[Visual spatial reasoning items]
◆ ◆ ◆

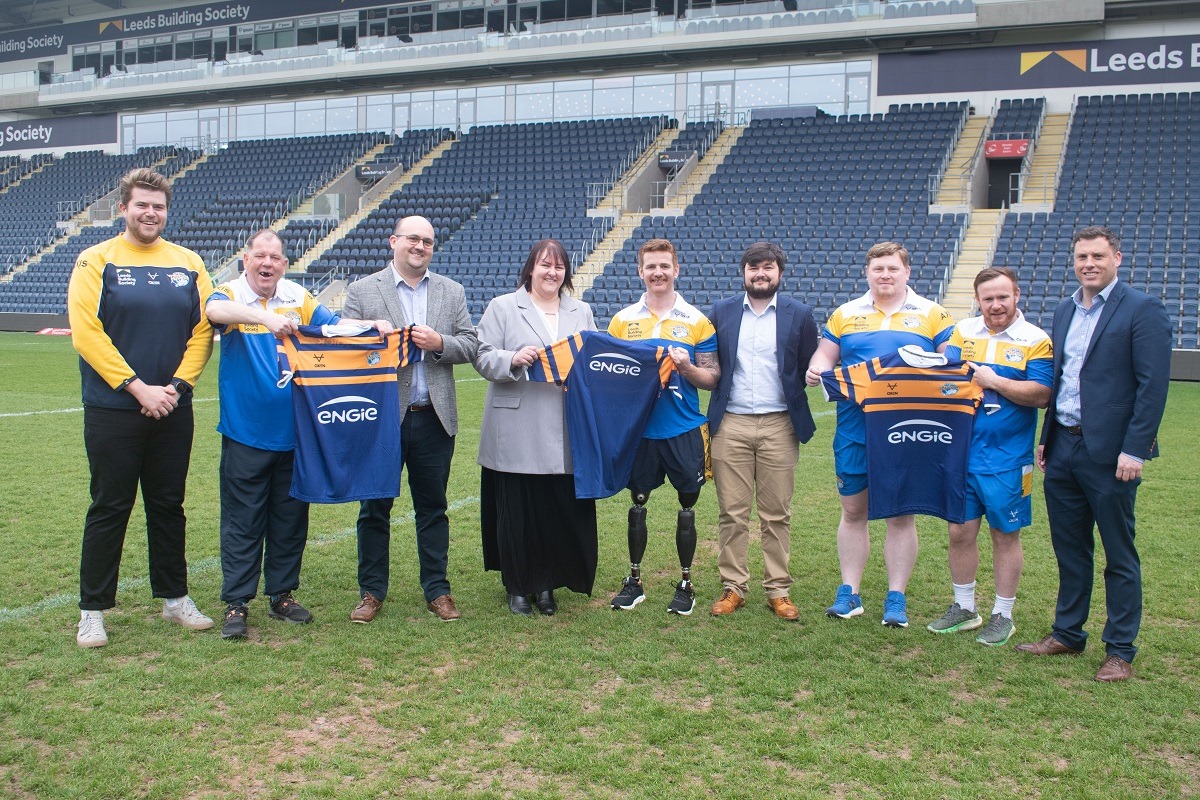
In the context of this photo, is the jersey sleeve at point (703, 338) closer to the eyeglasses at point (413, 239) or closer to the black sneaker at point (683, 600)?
the black sneaker at point (683, 600)

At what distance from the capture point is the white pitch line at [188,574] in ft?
16.3

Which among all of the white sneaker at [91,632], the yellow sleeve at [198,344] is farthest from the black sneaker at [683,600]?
the white sneaker at [91,632]

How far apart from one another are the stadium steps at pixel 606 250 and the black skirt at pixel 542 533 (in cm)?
1862

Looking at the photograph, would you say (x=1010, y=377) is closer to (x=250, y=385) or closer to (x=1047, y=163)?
(x=250, y=385)

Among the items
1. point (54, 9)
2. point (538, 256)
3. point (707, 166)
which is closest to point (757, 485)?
point (538, 256)

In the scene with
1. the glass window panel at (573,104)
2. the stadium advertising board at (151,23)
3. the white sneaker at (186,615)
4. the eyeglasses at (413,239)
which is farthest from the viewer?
the stadium advertising board at (151,23)

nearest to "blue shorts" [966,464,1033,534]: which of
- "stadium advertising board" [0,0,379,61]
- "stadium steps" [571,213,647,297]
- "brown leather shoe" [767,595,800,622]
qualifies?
"brown leather shoe" [767,595,800,622]

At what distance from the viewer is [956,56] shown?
88.9 ft

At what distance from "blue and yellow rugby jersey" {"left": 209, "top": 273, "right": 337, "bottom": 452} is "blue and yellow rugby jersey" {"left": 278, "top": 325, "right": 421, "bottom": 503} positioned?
0.06 m

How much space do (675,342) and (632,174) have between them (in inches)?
948

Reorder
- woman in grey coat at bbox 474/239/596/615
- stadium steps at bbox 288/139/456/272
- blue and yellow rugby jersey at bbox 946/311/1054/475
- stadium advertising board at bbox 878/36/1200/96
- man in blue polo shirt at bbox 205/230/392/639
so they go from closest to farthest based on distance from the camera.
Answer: blue and yellow rugby jersey at bbox 946/311/1054/475
man in blue polo shirt at bbox 205/230/392/639
woman in grey coat at bbox 474/239/596/615
stadium advertising board at bbox 878/36/1200/96
stadium steps at bbox 288/139/456/272

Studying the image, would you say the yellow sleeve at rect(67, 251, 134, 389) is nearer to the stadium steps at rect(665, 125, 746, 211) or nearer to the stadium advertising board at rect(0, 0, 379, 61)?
the stadium steps at rect(665, 125, 746, 211)

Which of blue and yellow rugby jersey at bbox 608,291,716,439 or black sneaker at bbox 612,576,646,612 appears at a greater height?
blue and yellow rugby jersey at bbox 608,291,716,439

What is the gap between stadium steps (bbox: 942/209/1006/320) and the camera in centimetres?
2047
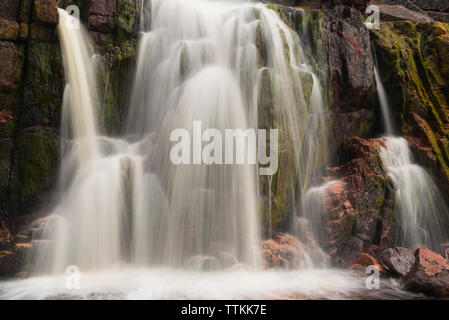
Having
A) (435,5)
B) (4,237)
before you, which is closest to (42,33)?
(4,237)

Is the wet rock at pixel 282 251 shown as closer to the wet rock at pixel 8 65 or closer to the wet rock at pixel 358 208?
the wet rock at pixel 358 208

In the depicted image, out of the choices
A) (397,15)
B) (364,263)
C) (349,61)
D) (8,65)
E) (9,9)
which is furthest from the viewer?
(397,15)

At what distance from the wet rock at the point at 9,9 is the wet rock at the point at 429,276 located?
9.35m

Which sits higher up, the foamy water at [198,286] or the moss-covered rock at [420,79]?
the moss-covered rock at [420,79]

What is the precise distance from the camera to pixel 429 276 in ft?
19.7

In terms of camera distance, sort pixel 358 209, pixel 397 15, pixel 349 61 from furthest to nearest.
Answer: pixel 397 15 → pixel 349 61 → pixel 358 209

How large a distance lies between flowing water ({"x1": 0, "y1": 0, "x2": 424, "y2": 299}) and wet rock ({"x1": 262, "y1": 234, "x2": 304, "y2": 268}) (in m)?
0.21

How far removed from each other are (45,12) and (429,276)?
908 centimetres

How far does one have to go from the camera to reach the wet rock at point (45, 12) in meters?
6.88

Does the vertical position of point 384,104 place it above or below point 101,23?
below

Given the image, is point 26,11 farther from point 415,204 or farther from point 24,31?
point 415,204

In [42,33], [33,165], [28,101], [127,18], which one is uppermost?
[127,18]

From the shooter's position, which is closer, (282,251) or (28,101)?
(28,101)

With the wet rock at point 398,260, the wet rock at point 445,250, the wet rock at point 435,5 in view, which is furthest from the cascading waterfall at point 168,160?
the wet rock at point 435,5
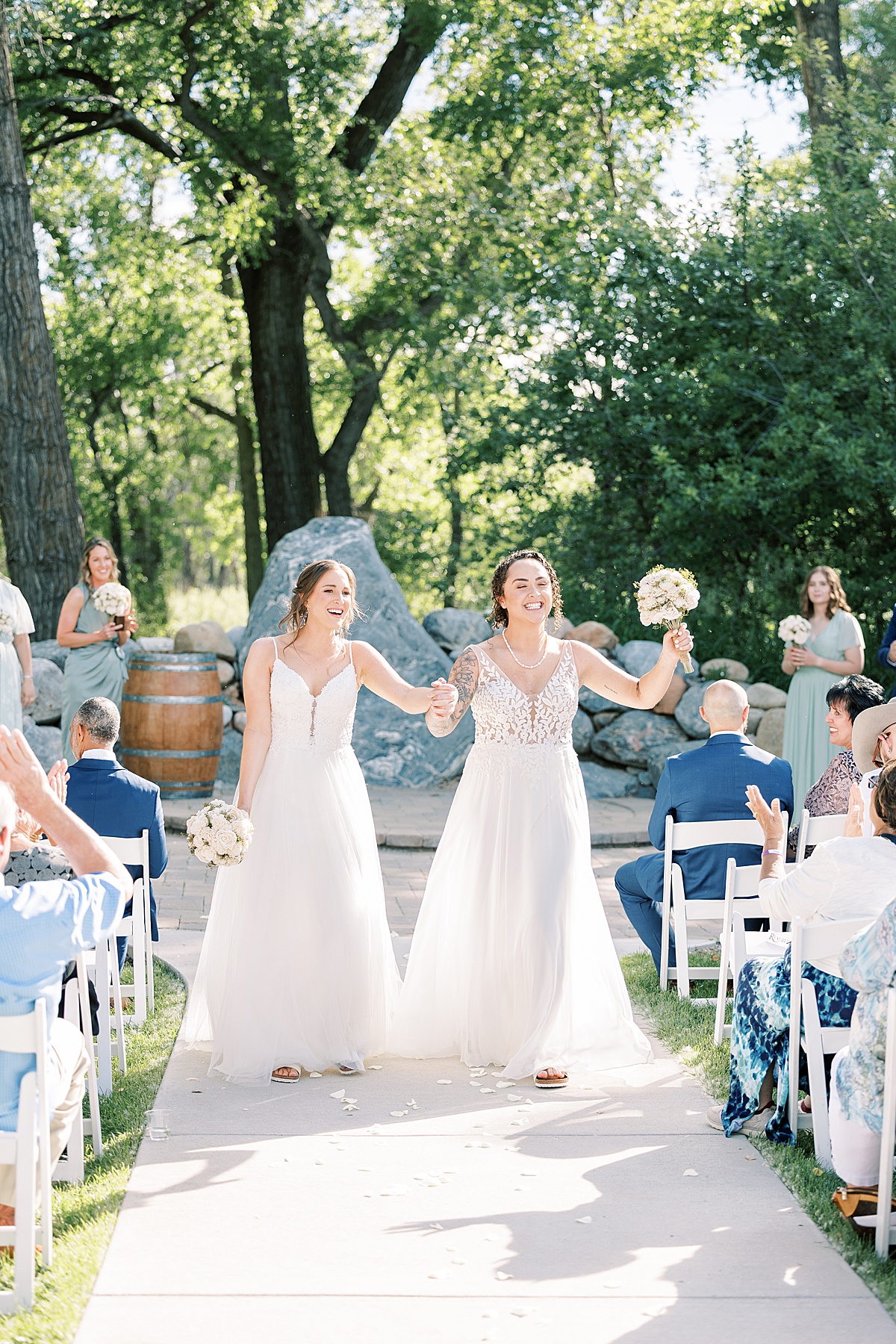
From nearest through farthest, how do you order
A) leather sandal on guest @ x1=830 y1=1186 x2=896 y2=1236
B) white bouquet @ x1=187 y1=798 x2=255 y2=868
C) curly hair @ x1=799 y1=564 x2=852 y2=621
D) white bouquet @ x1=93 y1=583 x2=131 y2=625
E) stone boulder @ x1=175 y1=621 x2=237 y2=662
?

◆ ◆ ◆

TASK GOAL> Reproduce every line of the data above verbatim, omitting the pictures.

ANSWER>
In the context of this photo, is the jersey sleeve at point (703, 338) closer to the eyeglasses at point (413, 239) or closer to the black sneaker at point (683, 600)?
the black sneaker at point (683, 600)

At what distance from the capture point is the white pitch line at [188,574] in ft?
16.3

Which among all of the white sneaker at [91,632], the yellow sleeve at [198,344] is farthest from the black sneaker at [683,600]?
the white sneaker at [91,632]

How far apart from one another are the stadium steps at pixel 606 250 and the black skirt at pixel 542 533 (in cm)?
1862

Looking at the photograph, would you say (x=1010, y=377) is closer to (x=250, y=385) or closer to (x=1047, y=163)?
(x=250, y=385)

Among the items
1. point (54, 9)
2. point (538, 256)
3. point (707, 166)
which is closest to point (757, 485)?
point (538, 256)

In the scene with
1. the glass window panel at (573,104)
2. the stadium advertising board at (151,23)
3. the white sneaker at (186,615)
4. the eyeglasses at (413,239)
which is farthest from the viewer?
the stadium advertising board at (151,23)

nearest to "blue shorts" [966,464,1033,534]: which of
- "stadium advertising board" [0,0,379,61]
- "stadium steps" [571,213,647,297]
- "brown leather shoe" [767,595,800,622]
qualifies?
"brown leather shoe" [767,595,800,622]

At what distance from the viewer is [956,56] shown?
88.9 ft

At what distance from "blue and yellow rugby jersey" {"left": 209, "top": 273, "right": 337, "bottom": 452} is "blue and yellow rugby jersey" {"left": 278, "top": 325, "right": 421, "bottom": 503} positioned?
0.06 m

How much space do (675,342) and (632,174) have between them (in inches)?
948

Reorder
- woman in grey coat at bbox 474/239/596/615
- stadium steps at bbox 288/139/456/272
- blue and yellow rugby jersey at bbox 946/311/1054/475
- stadium advertising board at bbox 878/36/1200/96
- man in blue polo shirt at bbox 205/230/392/639
so they go from closest to farthest based on distance from the camera.
Answer: blue and yellow rugby jersey at bbox 946/311/1054/475
man in blue polo shirt at bbox 205/230/392/639
woman in grey coat at bbox 474/239/596/615
stadium advertising board at bbox 878/36/1200/96
stadium steps at bbox 288/139/456/272

Studying the image, would you say the yellow sleeve at rect(67, 251, 134, 389) is nearer to the stadium steps at rect(665, 125, 746, 211) or nearer to the stadium advertising board at rect(0, 0, 379, 61)?
the stadium steps at rect(665, 125, 746, 211)

Which of blue and yellow rugby jersey at bbox 608,291,716,439 or black sneaker at bbox 612,576,646,612 appears at a greater height?
blue and yellow rugby jersey at bbox 608,291,716,439

What is the gap between stadium steps (bbox: 942/209/1006/320) and the camera in centimetres?
2047
Having
A) (435,5)
B) (4,237)
before you, which is closest to (42,33)?
(4,237)

Is the wet rock at pixel 282 251 shown as closer to the wet rock at pixel 8 65 or closer to the wet rock at pixel 358 208?
the wet rock at pixel 358 208

In the depicted image, out of the choices
A) (397,15)
B) (364,263)
C) (349,61)
D) (8,65)
E) (9,9)
which is furthest from the viewer?
(397,15)

At what distance from the wet rock at the point at 9,9 is the wet rock at the point at 429,276 located?
9.35m

Which sits higher up, the foamy water at [198,286] or the moss-covered rock at [420,79]?
the moss-covered rock at [420,79]

What is the precise distance from the camera to pixel 429 276 in ft?
19.7

In terms of camera distance, sort pixel 358 209, pixel 397 15, pixel 349 61 from furthest to nearest.
Answer: pixel 397 15 → pixel 349 61 → pixel 358 209

How large a distance lies between flowing water ({"x1": 0, "y1": 0, "x2": 424, "y2": 299}) and wet rock ({"x1": 262, "y1": 234, "x2": 304, "y2": 268}) (in m)?
0.21

How far removed from each other are (45,12) and (429,276)?
908 centimetres

How far does one have to go from the camera to reach the wet rock at point (45, 12) in meters?
6.88

Does the vertical position of point 384,104 place it above or below point 101,23?
below

Given the image, is point 26,11 farther from point 415,204 or farther from point 24,31?
point 415,204

In [42,33], [33,165], [28,101], [127,18], which one is uppermost?
[127,18]

From the shooter's position, which is closer, (282,251) or (28,101)?
(28,101)

With the wet rock at point 398,260, the wet rock at point 445,250, the wet rock at point 435,5 in view, which is furthest from the cascading waterfall at point 168,160?
the wet rock at point 435,5
From nearest through farthest, how do you order
A) leather sandal on guest @ x1=830 y1=1186 x2=896 y2=1236
B) white bouquet @ x1=187 y1=798 x2=255 y2=868
C) curly hair @ x1=799 y1=564 x2=852 y2=621
D) white bouquet @ x1=93 y1=583 x2=131 y2=625
E) stone boulder @ x1=175 y1=621 x2=237 y2=662
?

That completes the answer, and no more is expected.